A handful of West of Shetland assets have been highlighted by industry experts as potential acquisition targets for Viaro Energy.
Dave Moseley, vice president of North Sea research at Welligence, says TotalEnergies’ (LON: TTE) Laggan-Tormore fields would appear the “most obvious candidates”.
London-headquartered independent Viaro has been on something of a shopping spree in recent years, after making its North Sea entrance in 2020.
At the start of March it announced the takeover of West of Shetland play Spark Exploration, in a deal that gave the company a clutch of targets in the region.
Among them is the Tuck prospect, estimated to contain 87 million barrels of recoverable oil equivalent, with a slated first gas date of 2028.
Not sitting still
Viaro chief executive Francesco Mazzagatti subsequently said they are at a “very advanced stage” of another acquisition for “two large production assets” in the North Sea.
A “final bid” for an exploration licence has also been lodged, as the company seeks to “build a legacy” in the UK.
Commercial sensitivity prevented Mr Mazzagatti from divulging which assets Viaro is in for, but Mr Moseley says there are a couple of likely targets.
He said: “West of Shetlands remains an attractive basin with material growth opportunities, with the region’s share of total UK production set to rise from 15% to 35% by 2030. However, access is limited by the volume of opportunities, with only 11 producing fields in the region of which many are core holdings by large E&Ps/majors, such as the BP-operated Quad204 redevelopment.

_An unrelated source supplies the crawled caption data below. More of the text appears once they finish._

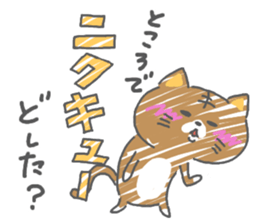 funny cat nyanyanya sticker #15131349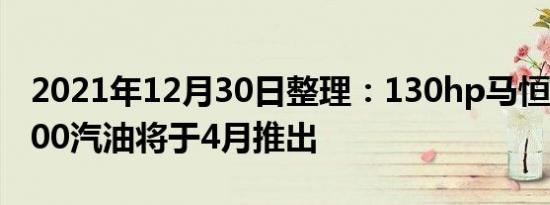 2021年12月30日整理：130hp马恒达XUV300汽油将于4月推出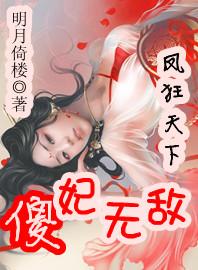 西游之我在大唐搞娱乐听书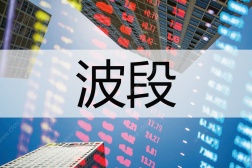 波段（股市术语）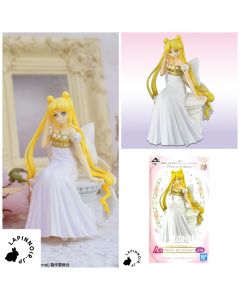 {{product_name}} - {{category}} - Japan Import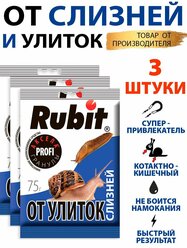 Комплект Средство от улиток и слизней аксела 75г*3шт Рубит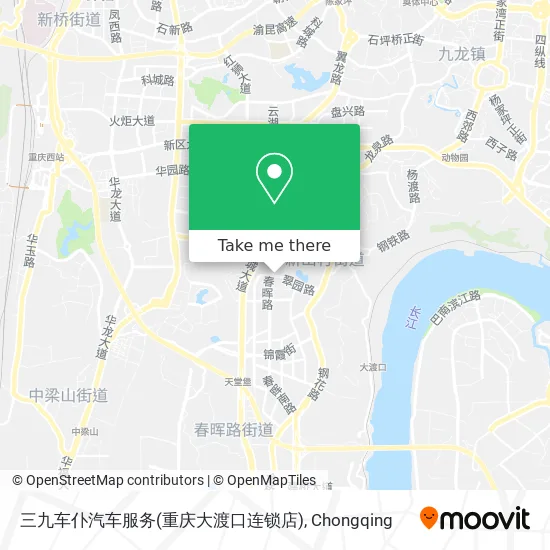 三九车仆汽车服务(重庆大渡口连锁店) map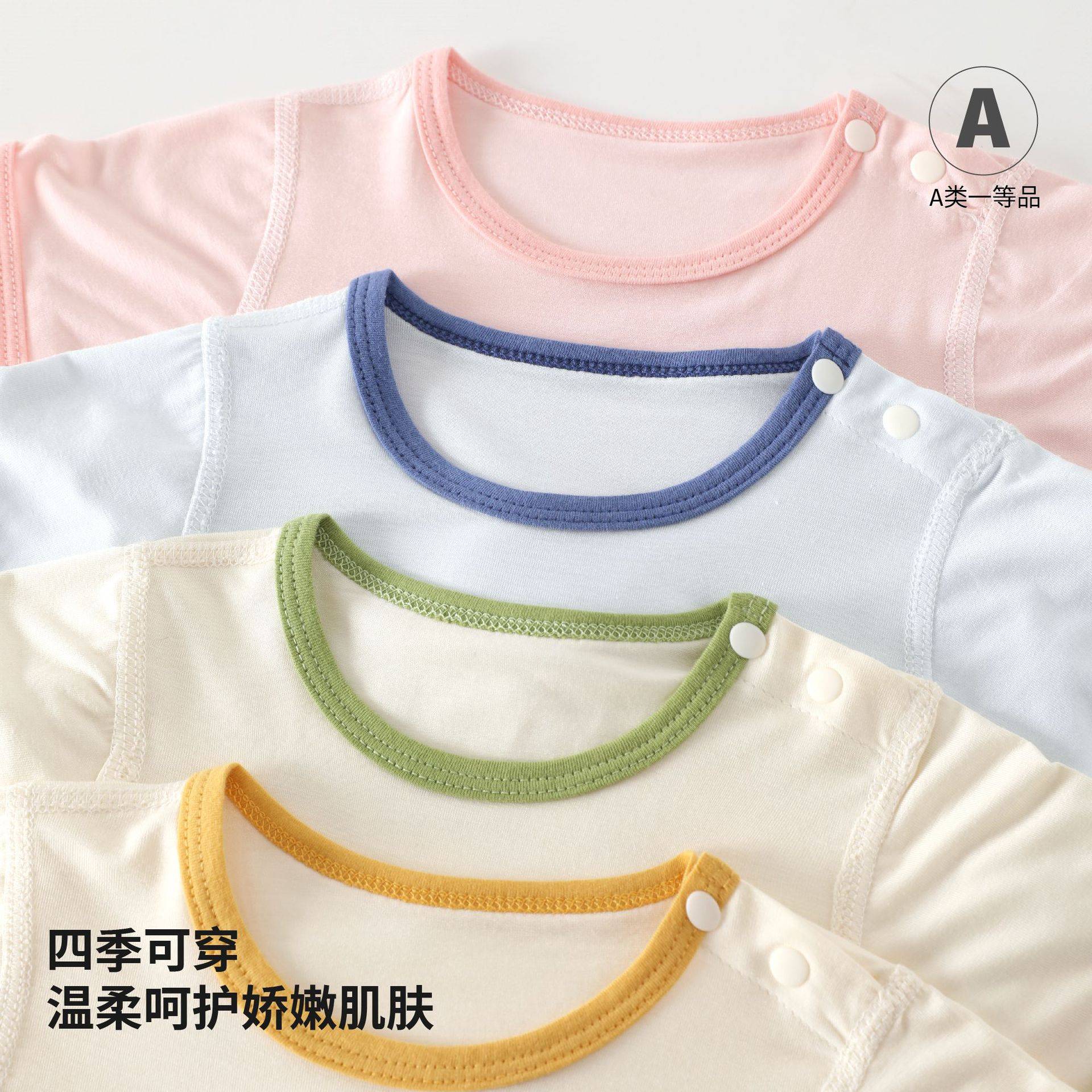 婴儿睡袍男女宝宝长袖睡衣夏季薄款防踢睡袋优可丝连体空调服浴袍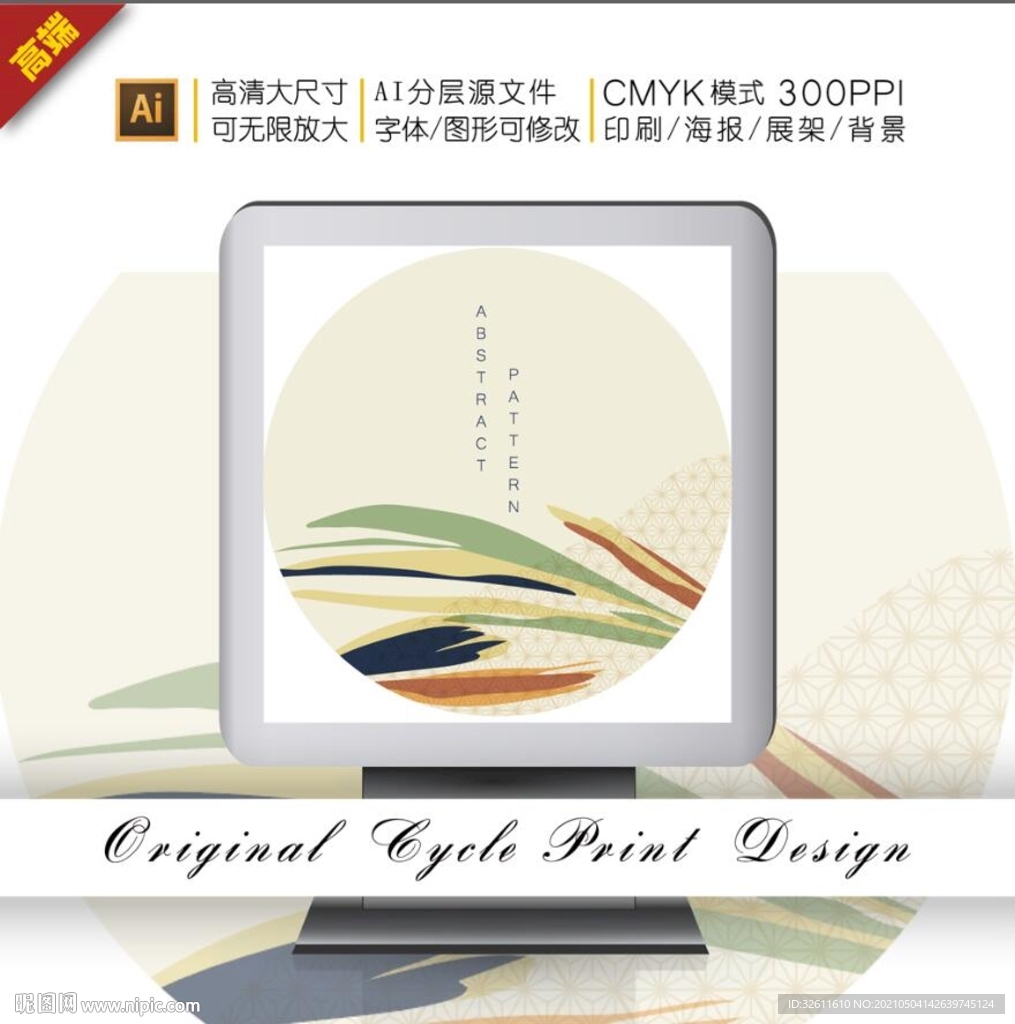 抽象传统中式山手绘图案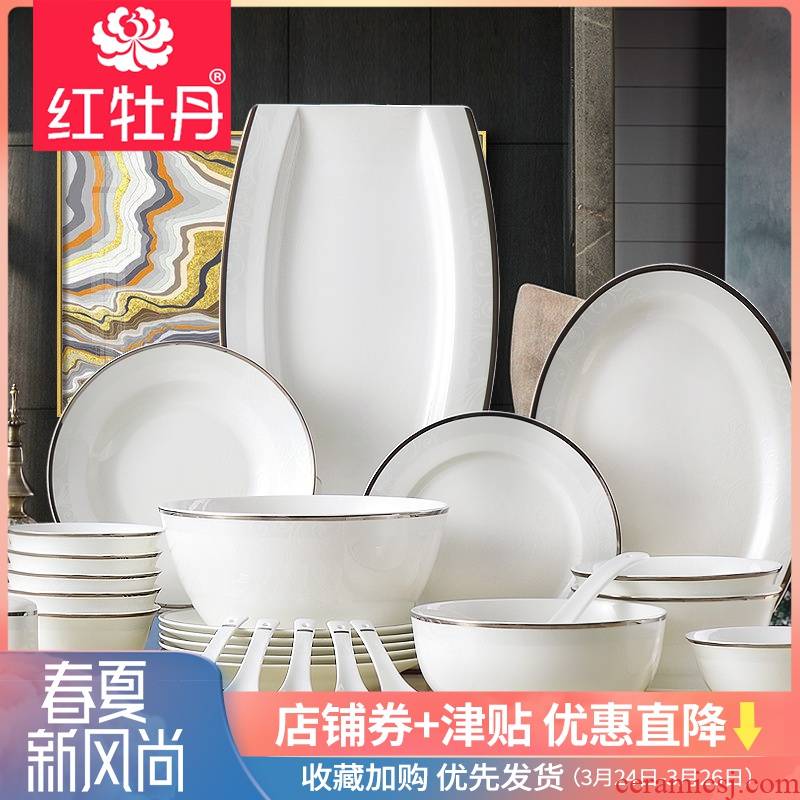 Household ipads porcelain suit west tableware steak fish dish ceramic plate plate plate disc Nordic irregular full set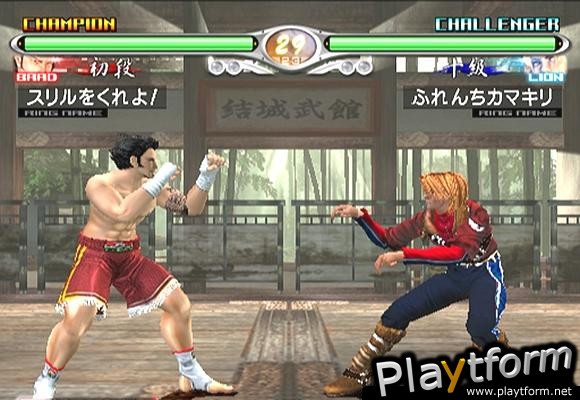 Virtua Fighter 4: Evolution (PlayStation 2)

“The Laggan-Tormore assets are perhaps the most obvious candidates. Viaro, through its subsidiary RockRose, already owns 20% equity and the recently acquired Tuck gas discovery, if successfully appraised, has been earmarked for tie-in to the Laggan-Tormore facilities. Furthermore, operator TotalEnergies has reduced its equity twice since 2015 and may be open to further divestments.”
Chevron’s last North Sea interest
Given the closeness of the P2593 licence – acquired from Spark – to BP’s Clair and Clair Ridge projects, that could also make them a target for Viaro.
Moreover, the two assets are Chevron’s sole remaining interest in North West Europe, meaning the supermajor may well be open to offloading them.
Mr Moseley said: “Chevron exited the North Sea in 2019, leaving only its 19.42% share of Clair and Clair Ridge sitting as a lone wolf in its global portfolio. There are some synergies for Viaro, including the proximity of the Spark Exploration licence acquired. For Chevron, a sale would secure its exit from North West Europe, making this a possible target.”